- PASSAGE GIVEN -
2. Divorce, your ex-husband doesn't support you. Maybe you were divorced before you were saved or maybe he is an unbeliever and left you. I have even heard of one case where a "Christian" man left his wife and children and doesn't support her, although I question his salvation.
Divorce doesn't leave one with life insurance money and alimony has many loopholes in it. Many dead beat fathers filled with resentment, bitterness, or unforgiveness refuse to pay up. This causes a tremendous hardship on the Christian mother. If she does have to go to work she should have some unchangeable prerequisites:
- She will not work on Sundays.
- She will not work on Wednesday night.
- She will have herself and her children inside the church every time the doors are open.
- Children, if baby-sat, will be in the care of other Christians.
- Work only enough to make ends meet.
- Maintain consistent family devotions and prayer with the kids and with yourself.
3. Disability, your husband is disabled and can't work. In some cases he will have disability insurance and the husband and wife will be able to live on that. She may need to get a part-time job. If he had no disability insurance she may have to work to support the family in his absence from the work place till he gets well, if he gets well.

- REQUIRED TASK 1 -
Copy the rows word for word, from their first line through the line containing "Plasmodium falciparum.", including both ends. Leave the pictures out.

- EXTRACTED MATERIAL -
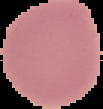
{
  "image_size": "103×109 pixels",
  "preparation": "thin blood film",
  "image_type": "segmented cell region on a black background",
  "malaria_status": "uninfected"
}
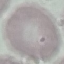

Summary:
  - Malaria status: uninfected
  - Preparation: thin smear
  - Capture: smartphone through the microscope eyepiece
  - Image type: cell patch, automatically extracted from a larger field of view and resized to 64 × 64 pixels
  - Stain: Giemsa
State the blood parasite species.
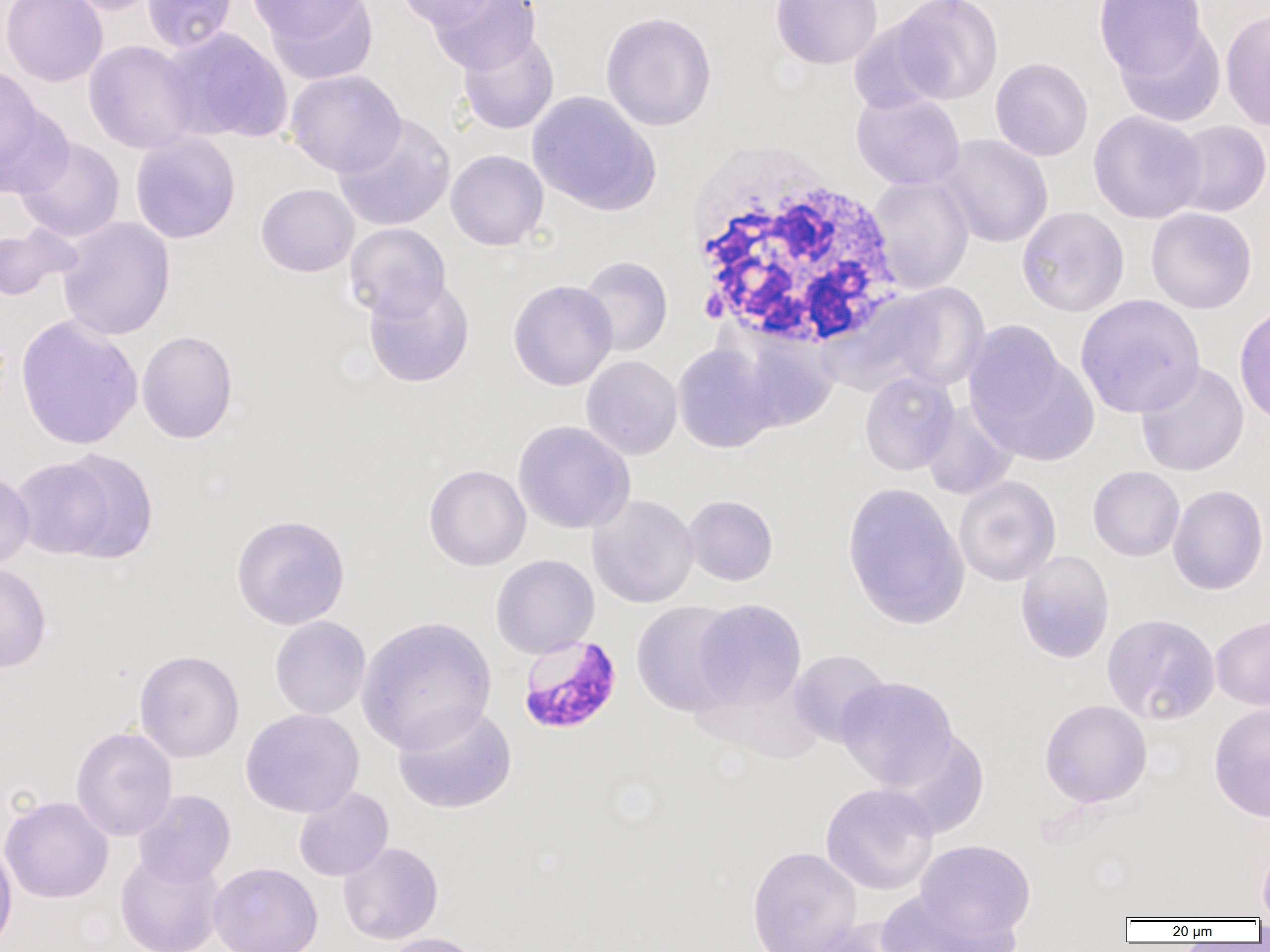

Plasmodium falciparum.

Approximate bounding boxes as [x1, y1, x2, y2] in pixels. White blood cell locations: [685, 141, 907, 355]. Uninfected red blood cell locations: [1, 0, 108, 87], [63, 0, 164, 15], [142, 0, 237, 52], [245, 0, 369, 44], [394, 0, 502, 29], [425, 0, 540, 74], [770, 0, 883, 70], [891, 0, 1004, 104], [1094, 0, 1209, 83], [258, 2, 378, 82], [147, 4, 256, 90], [1220, 7, 1270, 131], [600, 11, 718, 131], [847, 17, 949, 115], [1113, 18, 1226, 128], [163, 28, 293, 144], [457, 29, 559, 135], [83, 40, 200, 154], [990, 57, 1094, 161], [0, 66, 42, 174], [284, 69, 406, 177], [851, 90, 966, 191], [527, 91, 661, 216], [0, 98, 75, 199], [1087, 110, 1207, 224], [334, 114, 456, 231], [1168, 120, 1270, 217], [130, 131, 241, 244], [936, 134, 1054, 248], [16, 136, 125, 242], [445, 149, 549, 250], [868, 176, 974, 294], [256, 183, 360, 277], [1016, 206, 1130, 317], [1146, 208, 1258, 314], [57, 217, 175, 341], [344, 222, 451, 320], [0, 224, 79, 302], [577, 255, 673, 357], [363, 276, 475, 388], [507, 278, 618, 390], [883, 282, 991, 392], [1075, 294, 1205, 418], [1234, 302, 1270, 426], [15, 314, 143, 452], [964, 325, 1097, 465], [724, 328, 840, 433], [136, 329, 238, 444], [672, 342, 782, 454], [581, 355, 682, 460], [1135, 361, 1249, 477], [859, 371, 959, 476], [920, 401, 1018, 500], [513, 420, 635, 534], [43, 448, 159, 564], [423, 464, 531, 571], [1087, 466, 1185, 561], [0, 468, 35, 569], [954, 475, 1061, 586], [841, 482, 971, 631], [1167, 484, 1269, 595], [588, 494, 698, 608], [683, 494, 778, 586], [230, 513, 351, 630], [1015, 550, 1116, 663], [490, 554, 599, 658], [0, 562, 52, 672], [691, 599, 807, 712], [631, 601, 743, 717], [1101, 612, 1221, 725], [1210, 614, 1270, 711], [269, 616, 371, 720], [356, 616, 497, 754], [134, 649, 245, 763], [788, 649, 892, 748], [836, 676, 958, 791], [1039, 699, 1152, 808], [1209, 701, 1270, 823], [393, 703, 517, 814], [240, 707, 364, 817], [71, 726, 177, 841], [885, 728, 990, 839], [820, 783, 939, 895], [293, 787, 393, 881], [133, 789, 235, 887], [0, 795, 113, 904], [914, 839, 1036, 944], [0, 840, 18, 952], [1258, 840, 1270, 919], [338, 842, 443, 945], [746, 846, 863, 952], [115, 850, 225, 952], [208, 862, 323, 952], [875, 888, 1016, 952], [802, 920, 913, 952], [379, 932, 488, 952]. Plasmodium falciparum-infected red blood cell locations: [517, 634, 623, 736]. Image is 1270×952 pixels. Thin blood smear. 1000x magnification. Optical microscopy. Single field of view.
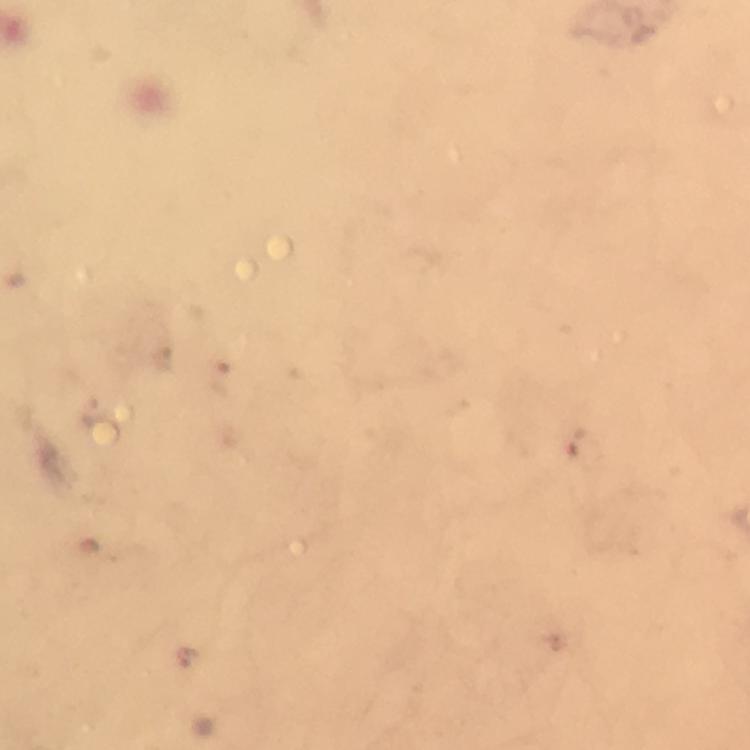
capture = smartphone camera through the microscope
Plasmodium parasite locations = approximate centers as {x, y} in pixels: {186, 656}
context = from a diagnostic examination for malaria
immersion oil = used
preparation = thick blood smear
cropped from = one field of view
magnification = 100x
stain = Giemsa
image size = 750×750 pixels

- REQUIRED TASK 2 -
List each of the unchangeable prerequisites that the passage on divorce and disability sets for a Christian mother who has to go to work.

- WRITTEN REPLY 1 -
{
  "image_size": "103×109 pixels",
  "preparation": "thin blood film",
  "image_type": "segmented cell region on a black background",
  "malaria_status": "uninfected"
}

Summary:
  - Malaria status: uninfected
  - Preparation: thin smear
  - Capture: smartphone through the microscope eyepiece
  - Image type: cell patch, automatically extracted from a larger field of view and resized to 64 × 64 pixels
  - Stain: Giemsa
State the blood parasite species.

Plasmodium falciparum.

- WRITTEN REPLY 2 -
- She will not work on Sundays.
- She will not work on Wednesday night.
- She will have herself and her children inside the church every time the doors are open.
- Children, if baby-sat, will be in the care of other Christians.
- Work only enough to make ends meet.
- Maintain consistent family devotions and prayer with the kids and with yourself.